SMITH: Oh, it’s a great movie. You can get it anywhere. You know, get it on demand. It stars Paul Newman and Robert Redford when they were much younger men. It’s probably a 1967 movie, you know, around the time of when I graduated from college. But it’s a terrific movie. And they’re talking about stuff, and the guy who’s hired them goes, “Morons.” They’ve hired out as, they’re bank robbers basically, and train robbers, but they have gone to Bolivia to escape being arrested and placed in jail in the American West. So they go to Bolivia, and they become mine payroll guards. And they’re riding horses down the mountain as payroll guards, and they’re arguing with each other, Butch Cassidy and Paul Newman are, about where the best ambush sites are that they could get shot at from. Finally, their boss leans around on his burro and he goes, “Morons. I have morons on my team. We’re not going to get robbed going down the mountain, assholes. We don’t have any money going down the mountain. After we get to the bank at La Paz, then you can start to sweat.” Well, it’s one of the funniest scenes you’ve ever seen in the movies. And my point is, you know, and that’s a wandering off the reservation from what we were talking about, but not really. The point of it is is our elected officials are the morons on our team and they’re a bunch of clowns and they don’t know what the fuck they’re doing. And that’s too bad. Anyway, I don’t know what happens to all of this drivel that we have sat and chitchatted about over the last couple hours, but I guess you guys will make such use of it as you will, and that’ll be it.
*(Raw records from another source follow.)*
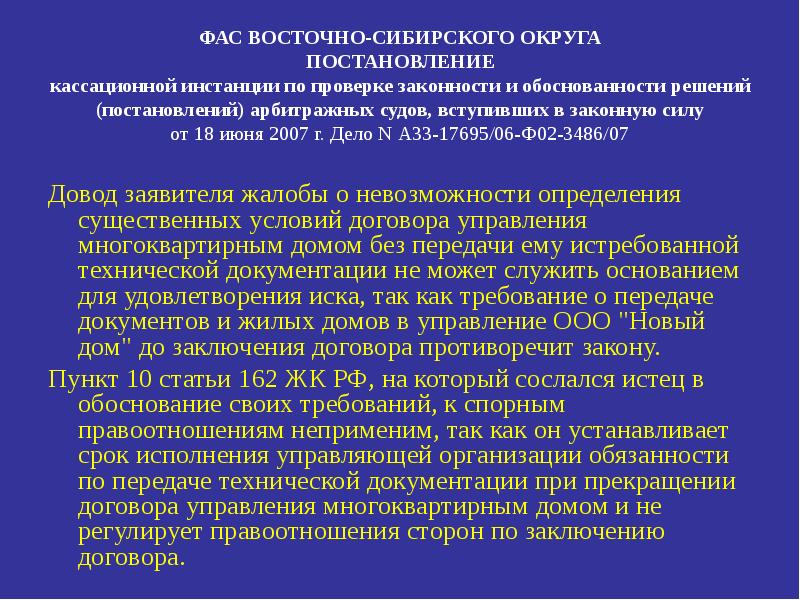 Ст 162 жк. Проверка законности постановлений суда, вступивших в законную силу. Проверка законности и обоснованности решений арбитражного суда.. Постановление метод управления. Законность и обоснованность решения арбитражного суда.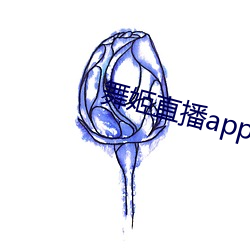 舞姬直播app下载 （率由旧章）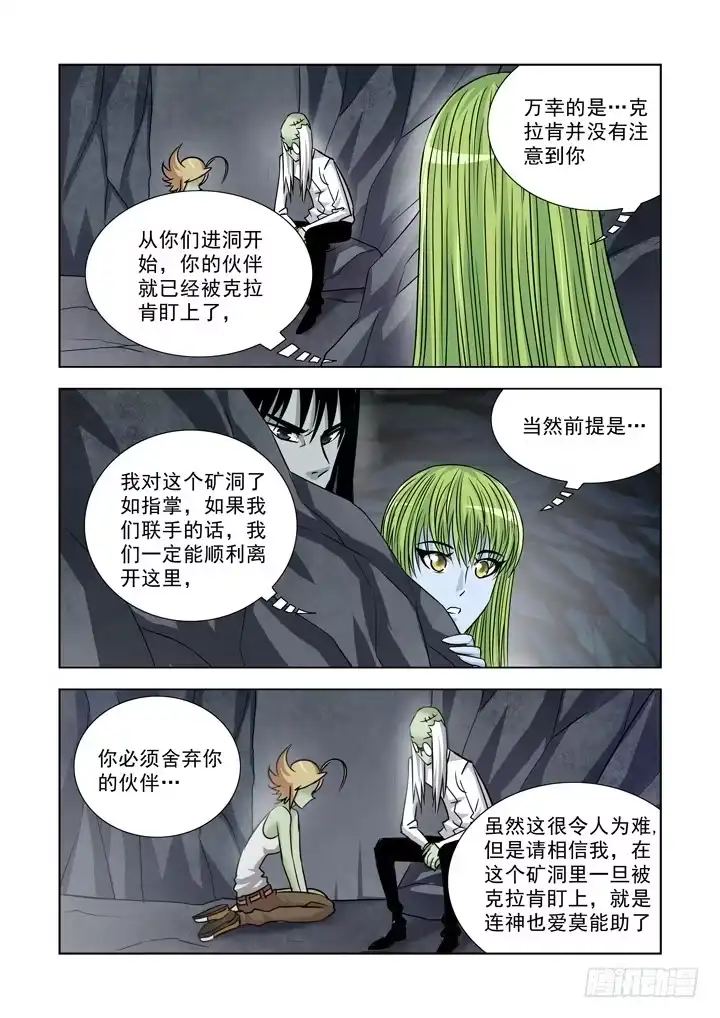 第八十话-僵尸骑士-十…办（第1张）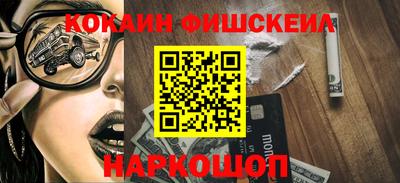 марки lsd Можга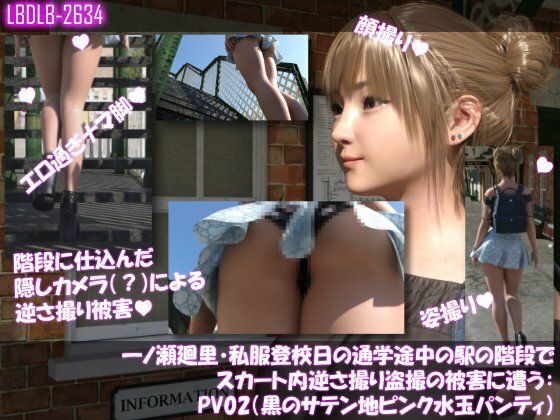 一ノ瀬廻里・私服登校日の通学途中の駅の階段でスカート内逆さ撮り盗撮の被害に遭う:PV02（黒サテン地ピンク水玉パンティ） | 3DCG | 同人倶楽部の画像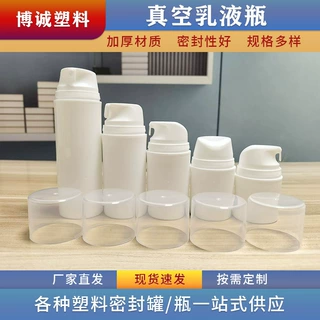 定制真空乳液瓶 按压式日化护肤品化妆品瓶子白色润肤乳瓶精华瓶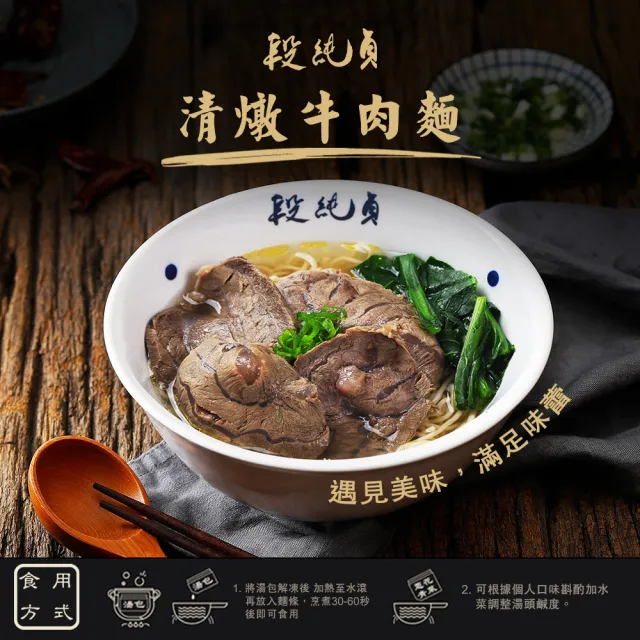 【段純貞】經典牛肉麵（紅燒／清燉） 超值6包組(兩款口味任選)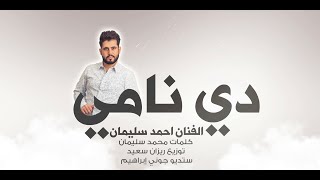 دي نامي احمد سليمان من اعمال 2006 النسخة الاصلية [upl. by Brosy]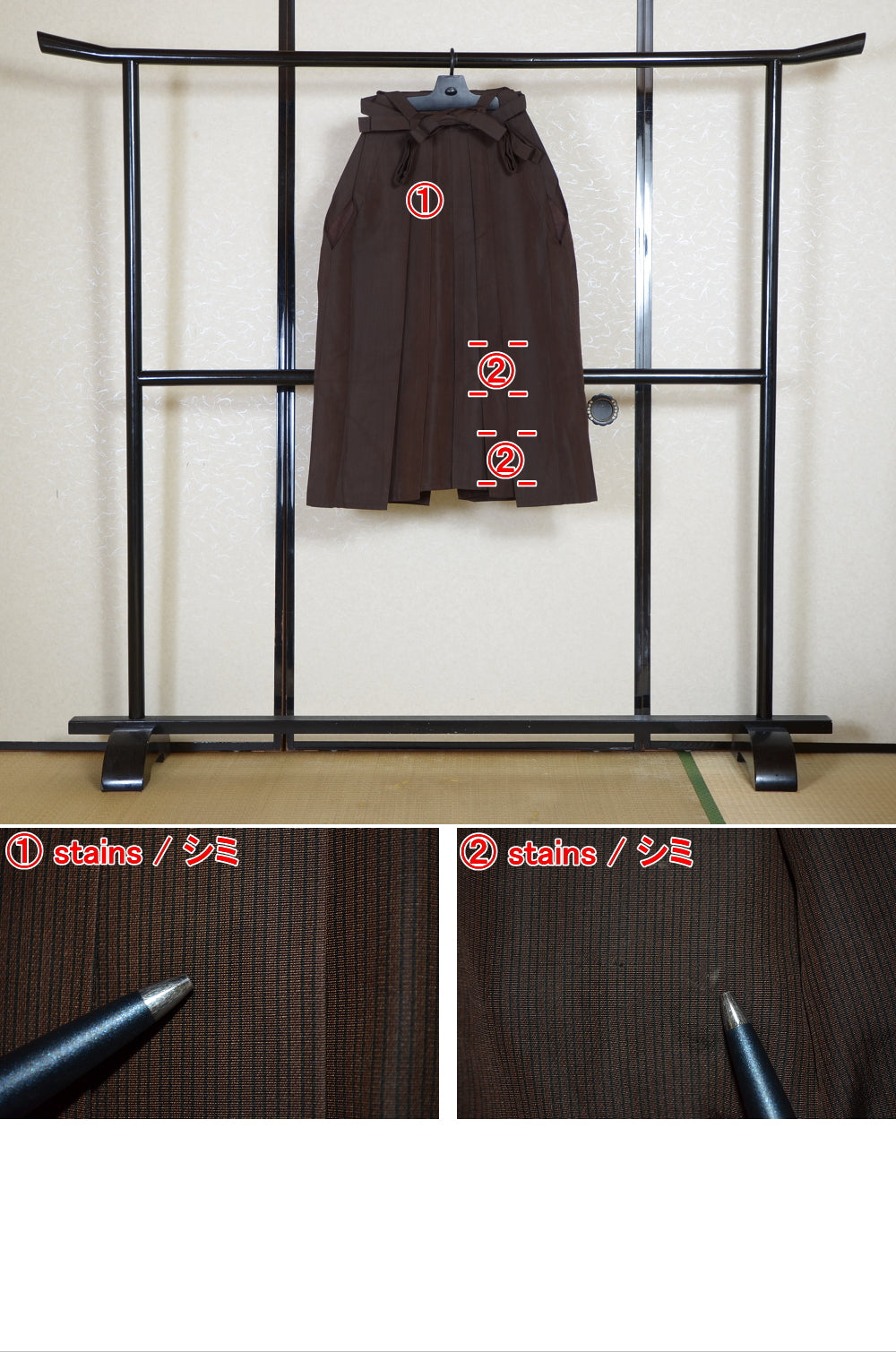 Traditional men hakama / M-hkm #478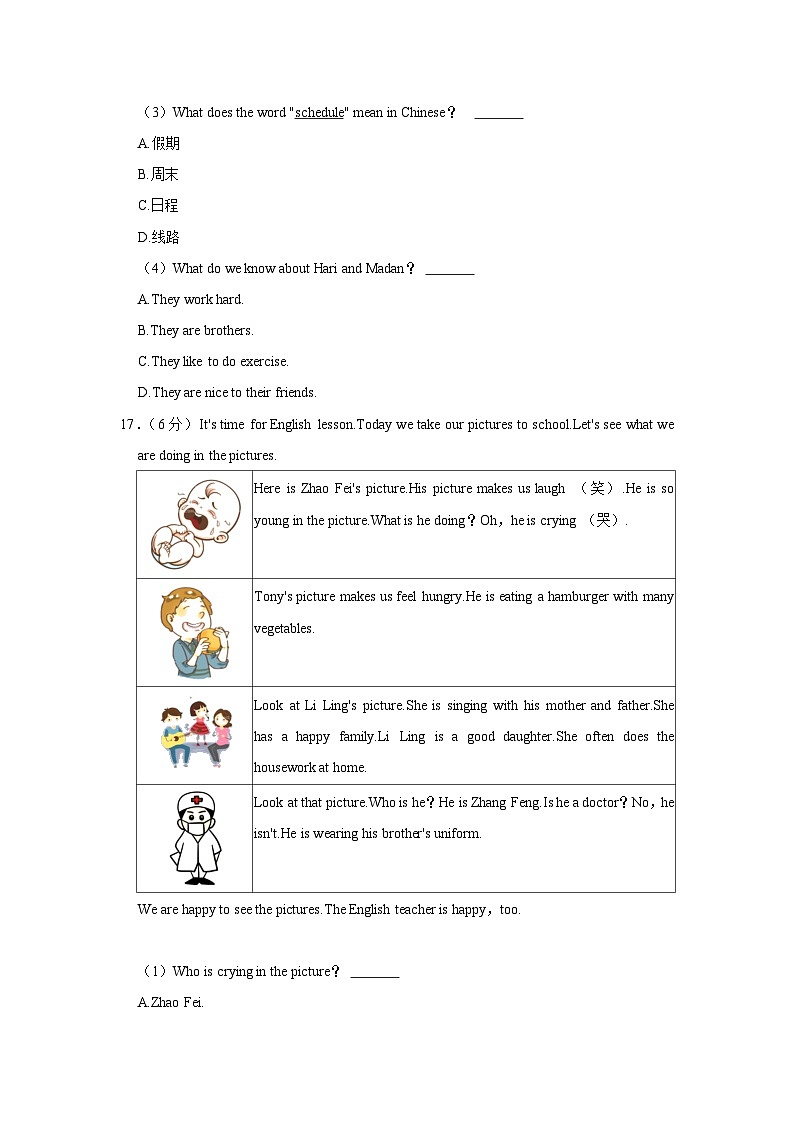 山东省泰安市肥城市2022-2023学年六年级下学期期末英语试卷（五四学制）第3页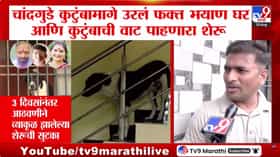 Sambhajinagar : चांदगुडे कुटुंबामागे उरलं फक्त भयाण घर आणि कुटुंबाची वाट पाहणारा शेरू , 3 दिवसानंतर शेरुची सुटका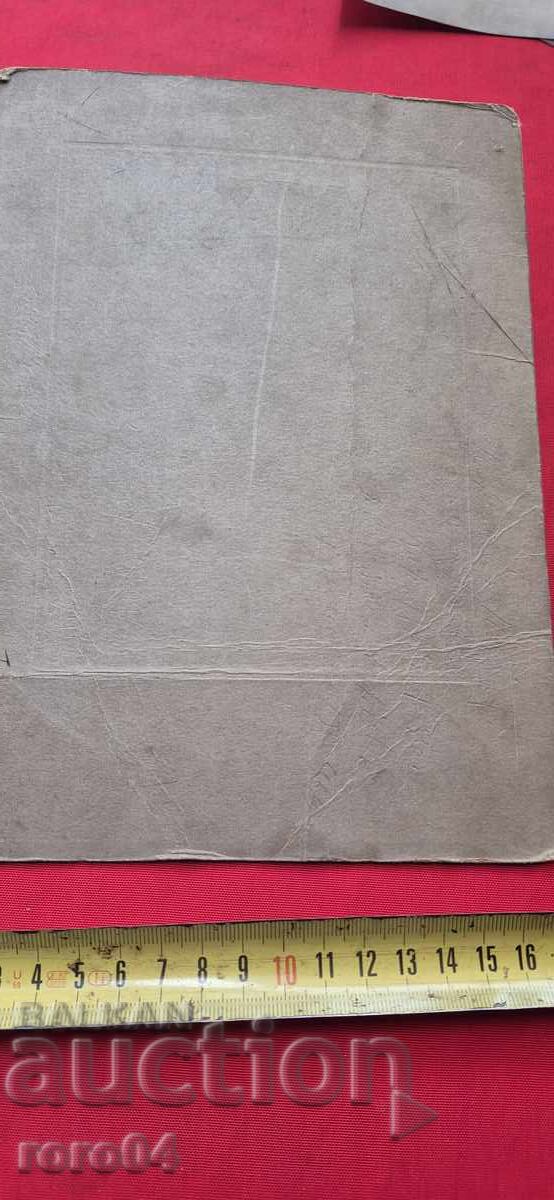 СТАРА ФОТОГРАФИЯ - КАРТОН - 6 СТАРА ФОТОГРАФИЯ - КАРТОН - 6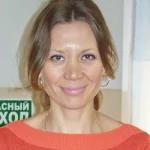 Ашпина Оксана Александровна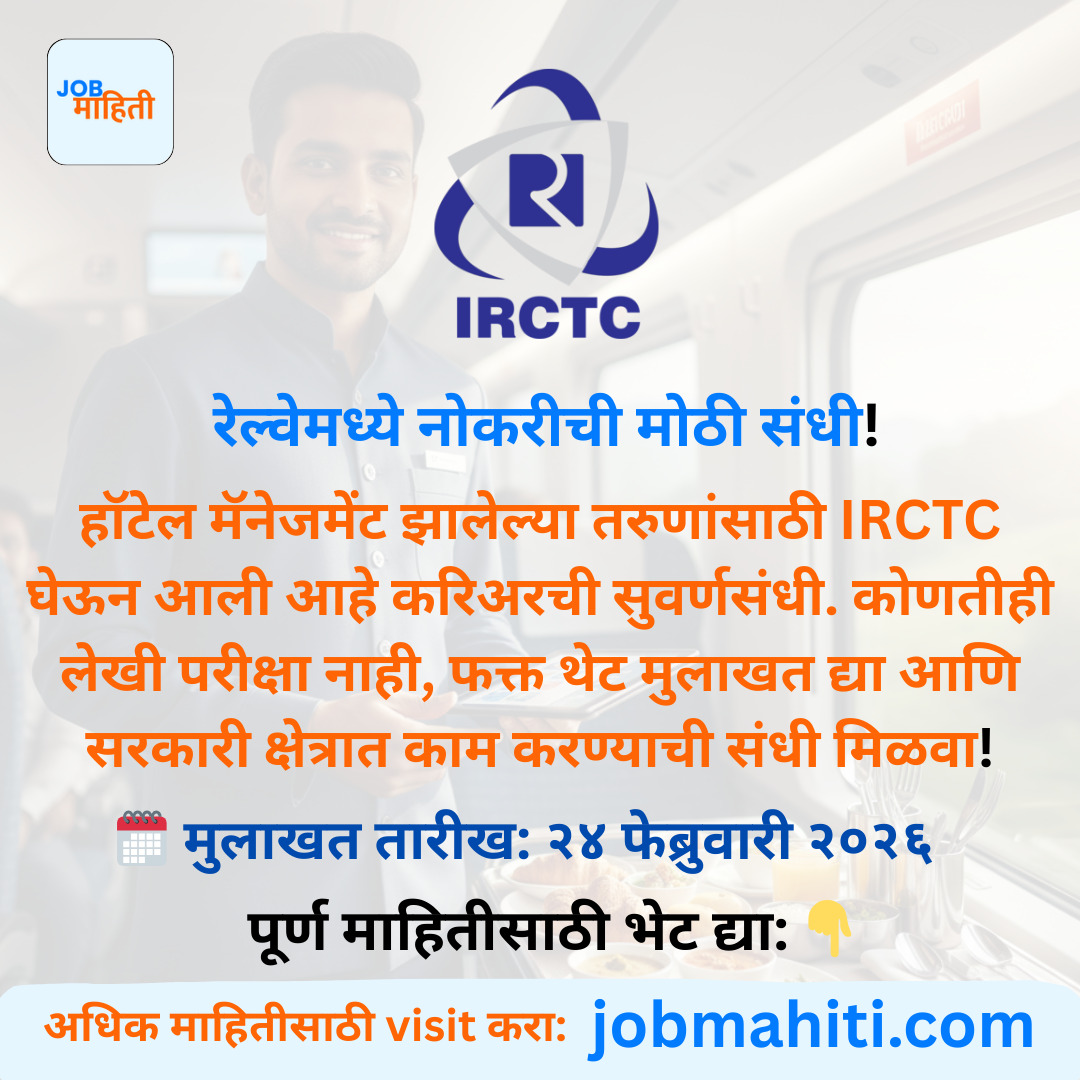 रेल्वेमध्ये नोकरीची मोठी संधी!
LIBRE: Yeah, I want to say thank you so much for being here today. I really appreciate it.
LIBRE: I really enjoyed it.
SMITH: I can’t imagine that what I’ve had to say really sort of adds to the volume or gravitas of this project, because I don’t think I had anything to say that was particularly earthshaking. But…
LIBRE: No, that is absolutely not the case. Every single thing, it’s a compilation of stories and memories and reflections, which is exactly what you have brought here today. And I really wanted to say thank you so much, and absolutely this has added to the database, and it’s an honor to have been able to speak with you. And I want to say thank you so much.